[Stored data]
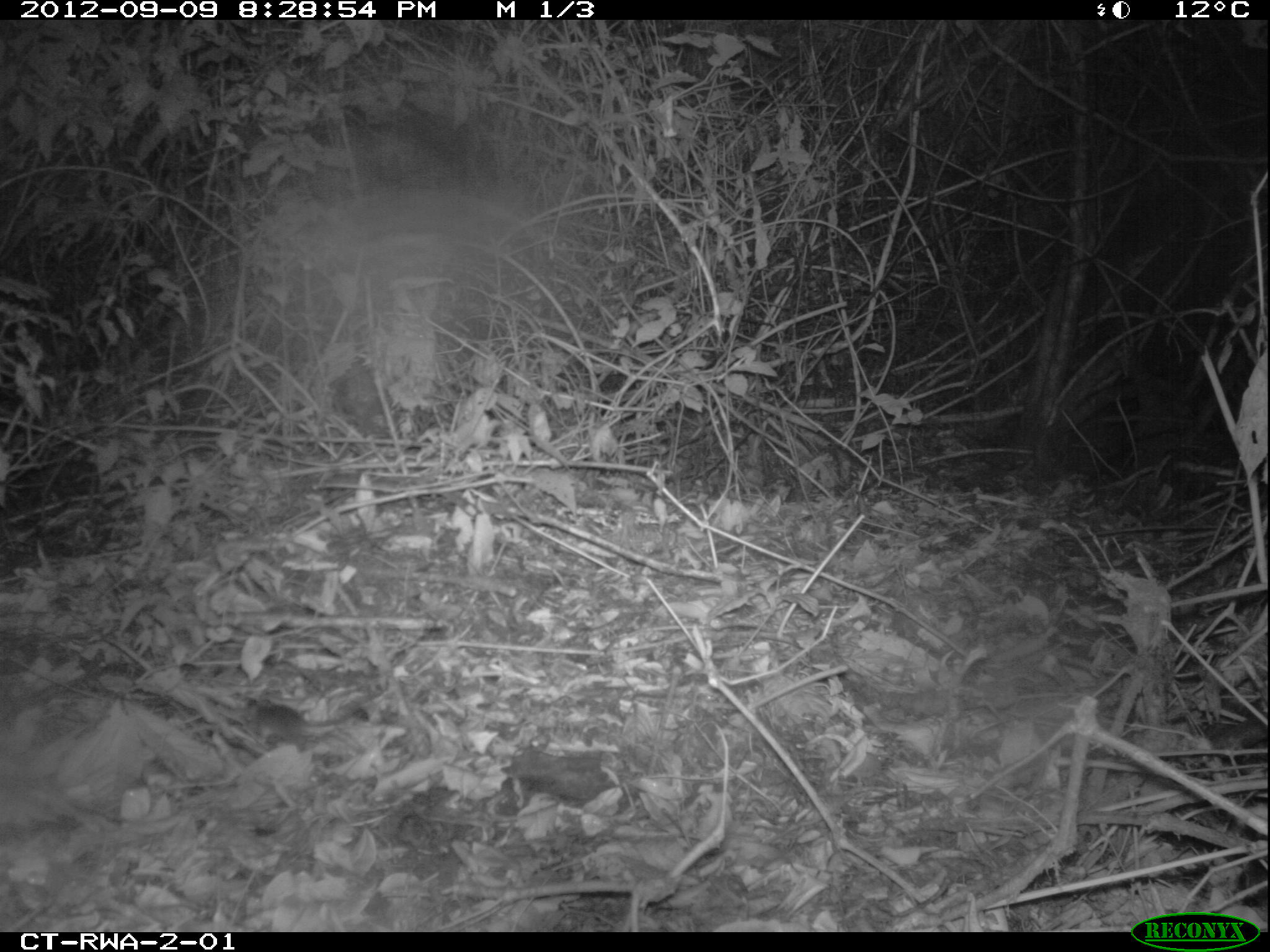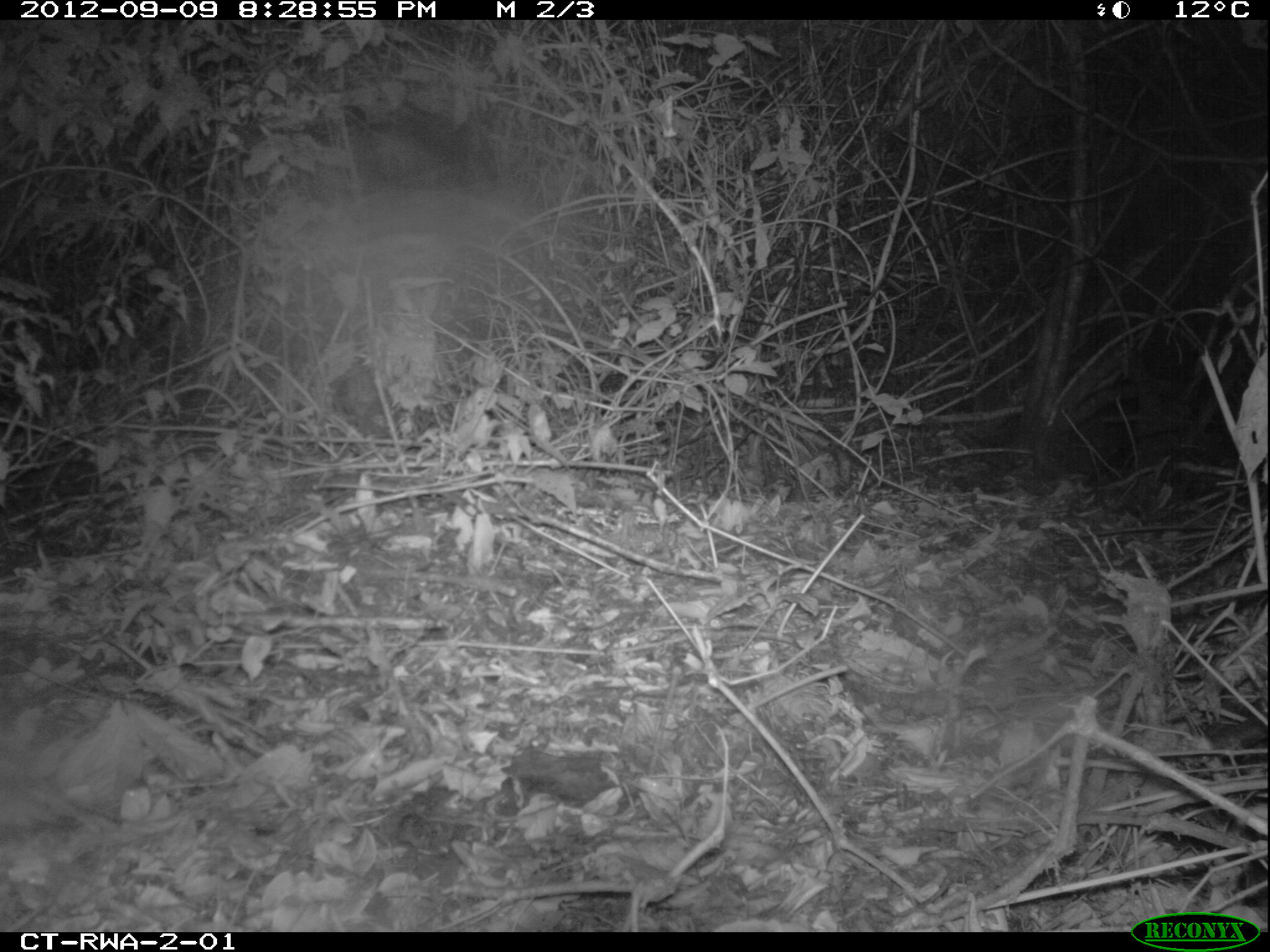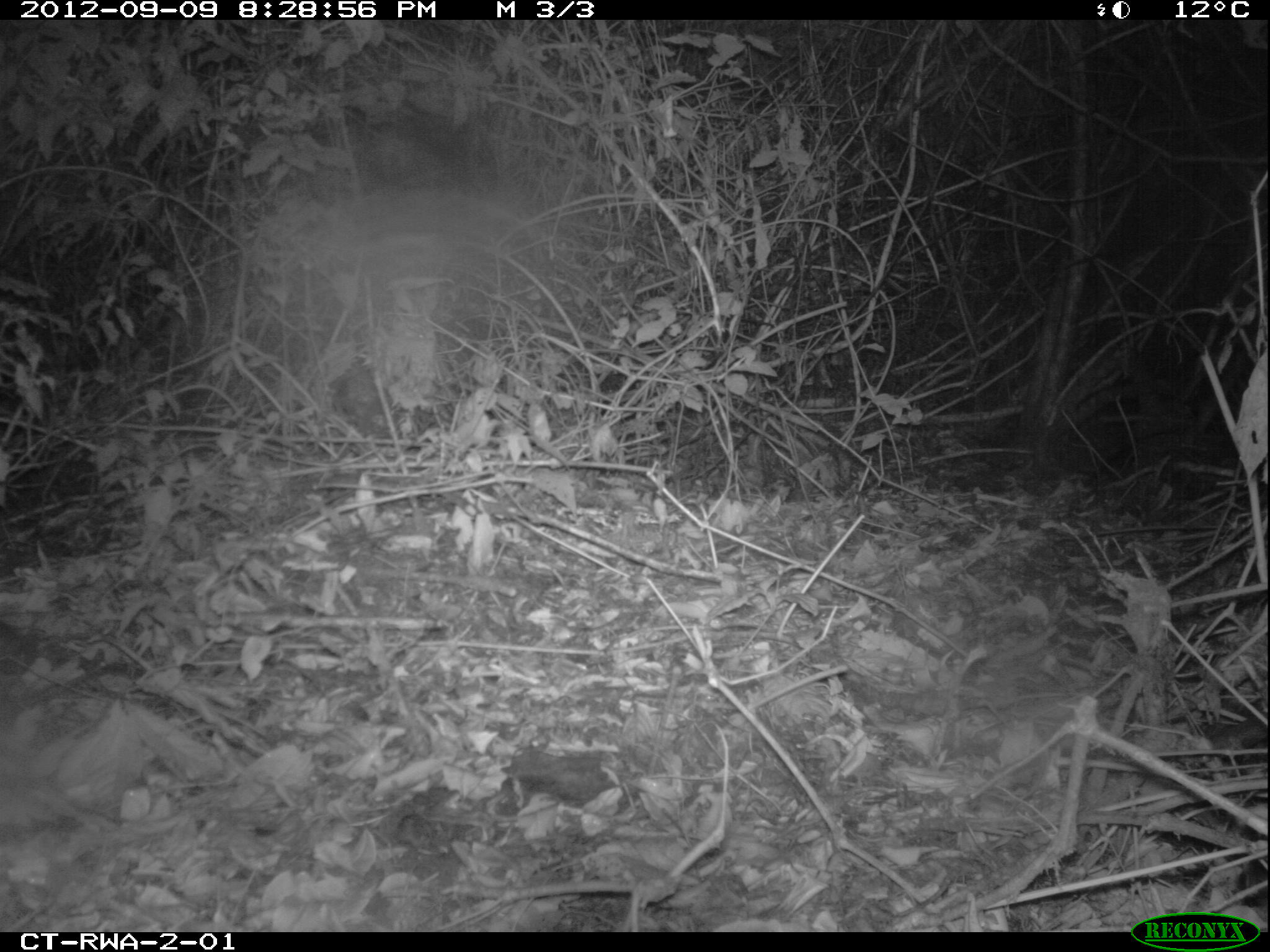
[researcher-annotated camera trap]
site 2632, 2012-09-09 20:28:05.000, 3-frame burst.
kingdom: Animalia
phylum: Chordata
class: Mammalia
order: Rodentia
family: Muridae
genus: Deomys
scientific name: Deomys ferrugineus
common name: congo forest mouse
Deomys ferrugineus (congo forest mouse), count 1.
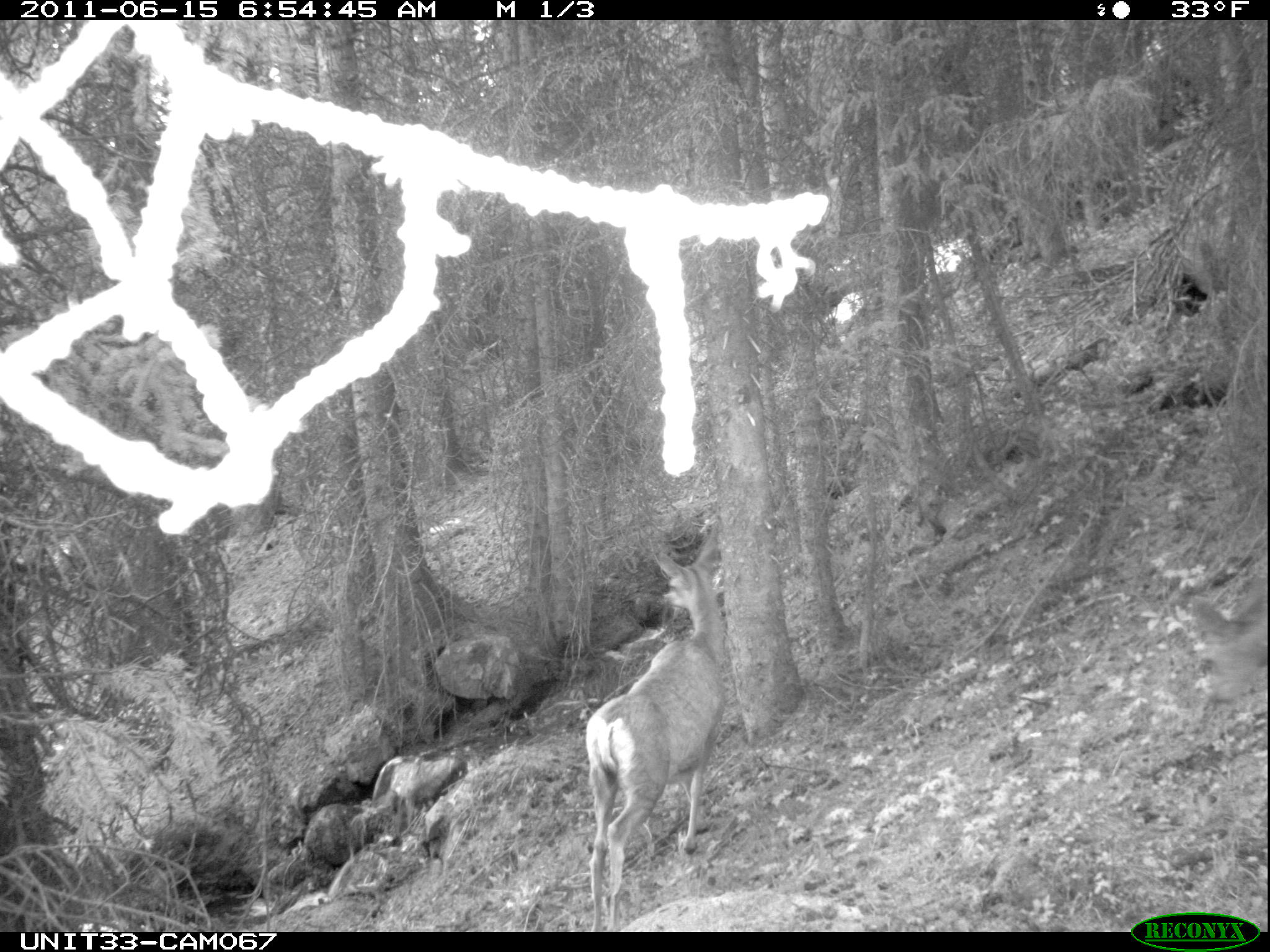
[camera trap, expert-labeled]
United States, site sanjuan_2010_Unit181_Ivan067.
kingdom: Animalia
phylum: Chordata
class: Mammalia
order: Artiodactyla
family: Cervidae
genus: Odocoileus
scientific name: Odocoileus hemionus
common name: mule deer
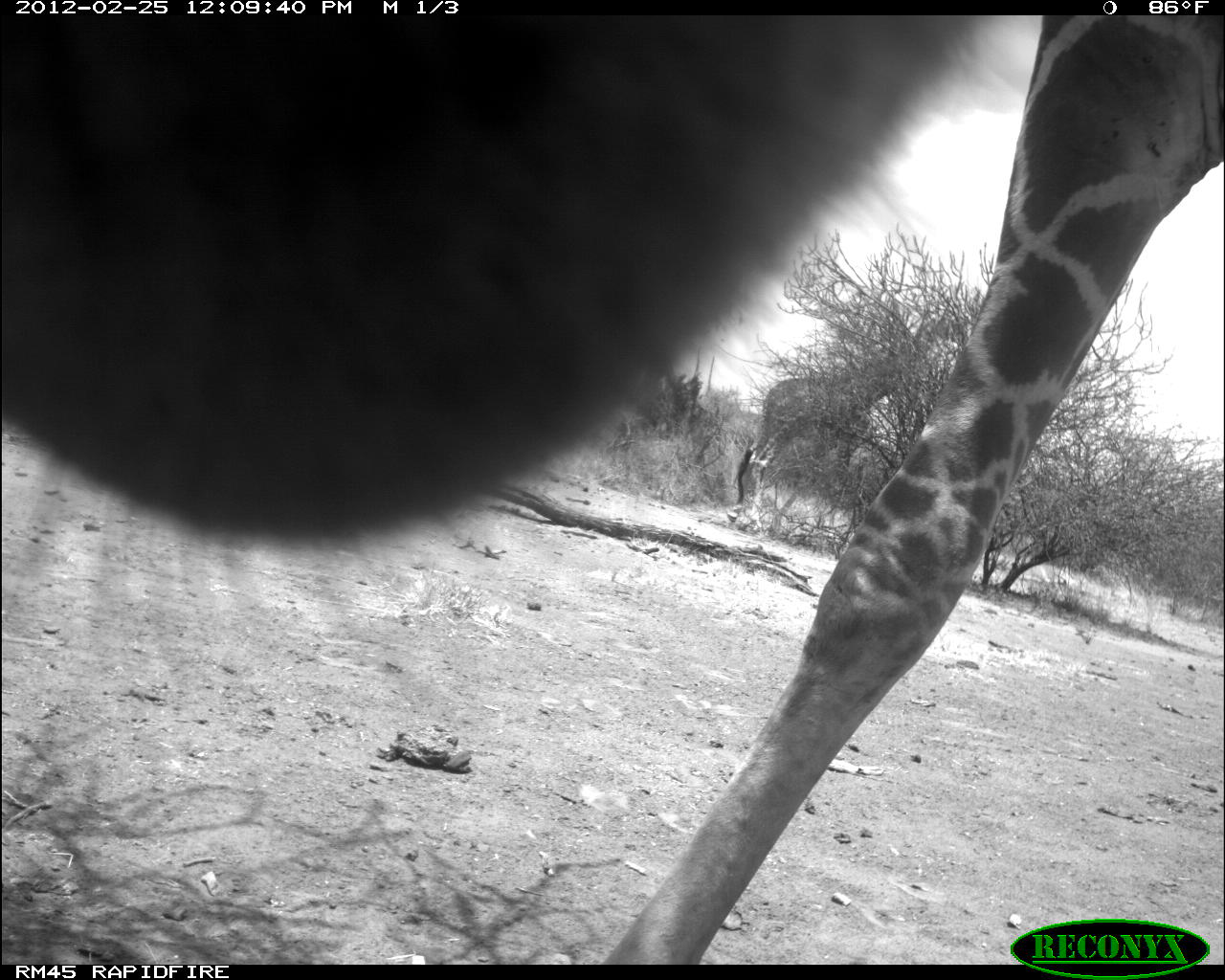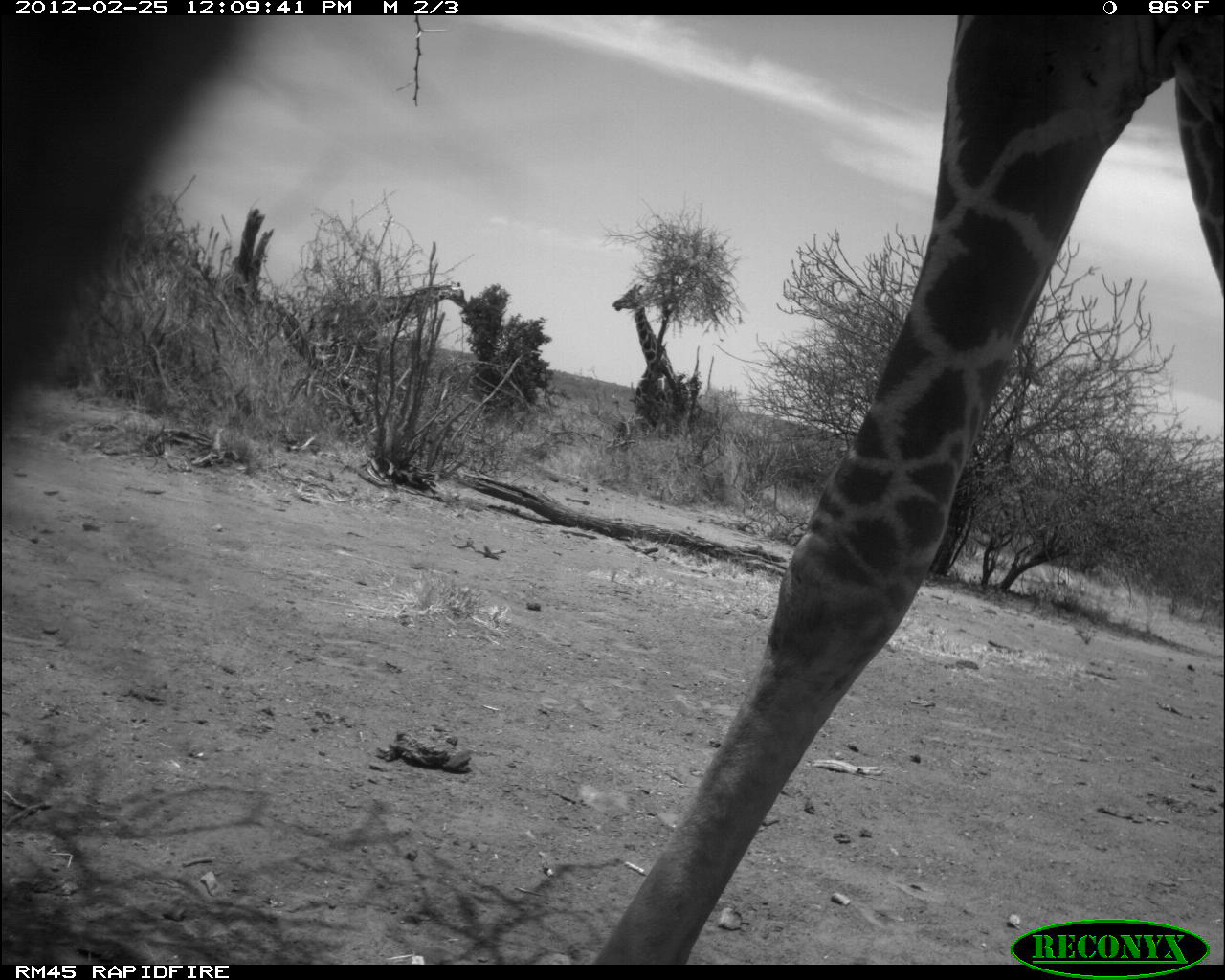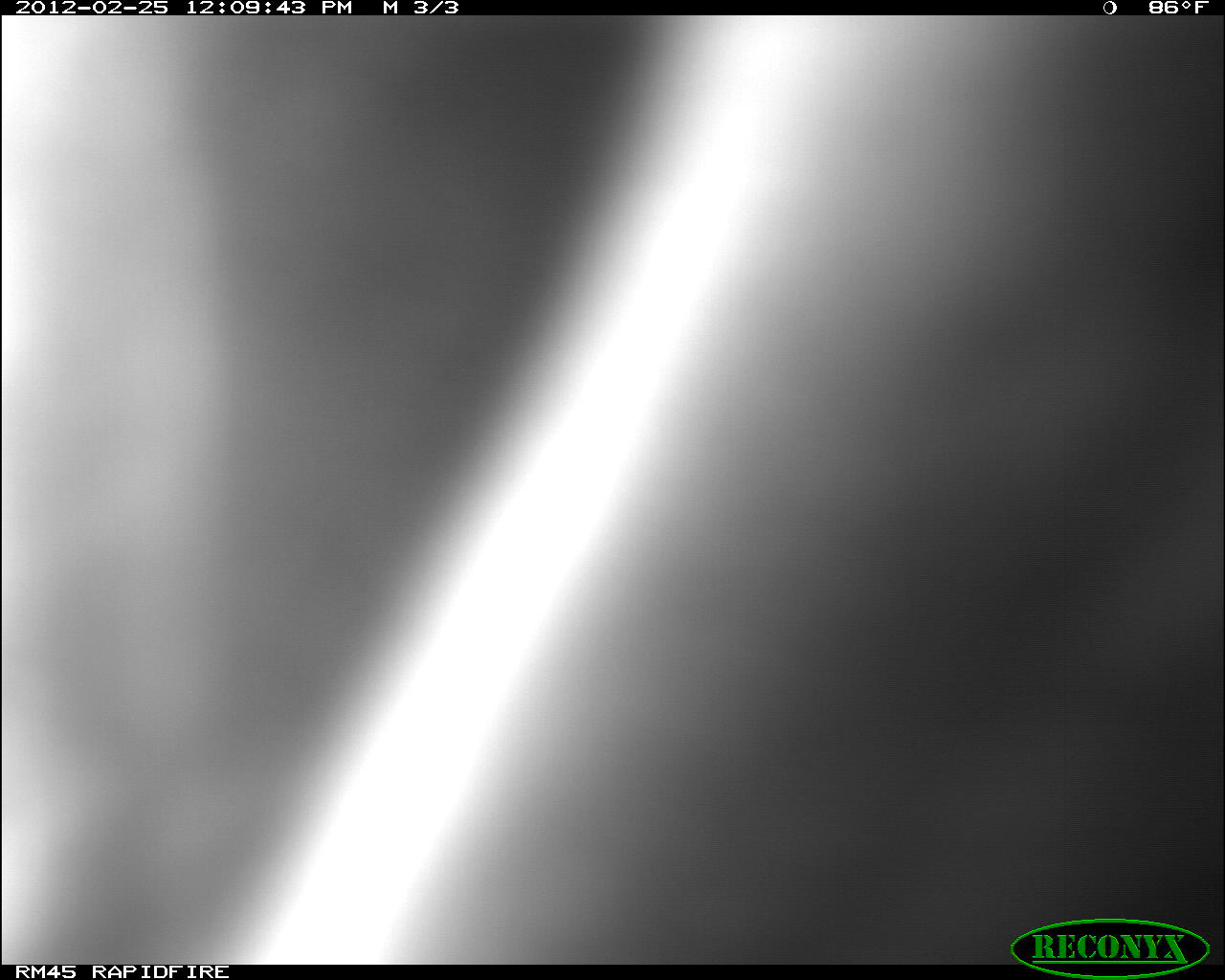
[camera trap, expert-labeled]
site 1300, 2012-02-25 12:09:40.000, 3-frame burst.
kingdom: Animalia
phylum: Chordata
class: Mammalia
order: Artiodactyla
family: Giraffidae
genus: Giraffa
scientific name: Giraffa camelopardalis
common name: giraffe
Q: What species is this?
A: Giraffa camelopardalis (giraffe).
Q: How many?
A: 2.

• **WHAT NEEDS TO BE DONE**:
The answer is the complete set of records, copied exactly, with pictures omitted.

• **RESPONSE AREA**:
[researcher-annotated camera trap]
site 2632, 2012-09-09 20:28:05.000, 3-frame burst.
kingdom: Animalia
phylum: Chordata
class: Mammalia
order: Rodentia
family: Muridae
genus: Deomys
scientific name: Deomys ferrugineus
common name: congo forest mouse
Deomys ferrugineus (congo forest mouse), count 1.
[camera trap, expert-labeled]
United States, site sanjuan_2010_Unit181_Ivan067.
kingdom: Animalia
phylum: Chordata
class: Mammalia
order: Artiodactyla
family: Cervidae
genus: Odocoileus
scientific name: Odocoileus hemionus
common name: mule deer
[camera trap, expert-labeled]
site 1300, 2012-02-25 12:09:40.000, 3-frame burst.
kingdom: Animalia
phylum: Chordata
class: Mammalia
order: Artiodactyla
family: Giraffidae
genus: Giraffa
scientific name: Giraffa camelopardalis
common name: giraffe
Q: What species is this?
A: Giraffa camelopardalis (giraffe).
Q: How many?
A: 2.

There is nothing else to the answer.